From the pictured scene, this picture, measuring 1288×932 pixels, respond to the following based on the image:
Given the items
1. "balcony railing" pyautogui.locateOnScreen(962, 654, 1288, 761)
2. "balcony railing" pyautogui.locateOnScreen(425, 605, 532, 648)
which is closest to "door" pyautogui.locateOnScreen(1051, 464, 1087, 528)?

•••

### WHAT TO WORK ON
Rewrite the entries above with every occurrence of "balcony railing" changed to "porch railing", leaving all other text unchanged.

### EXERCISE ANSWER
From the pictured scene, this picture, measuring 1288×932 pixels, respond to the following based on the image:
Given the items
1. "porch railing" pyautogui.locateOnScreen(962, 654, 1288, 761)
2. "porch railing" pyautogui.locateOnScreen(425, 605, 532, 648)
which is closest to "door" pyautogui.locateOnScreen(1051, 464, 1087, 528)?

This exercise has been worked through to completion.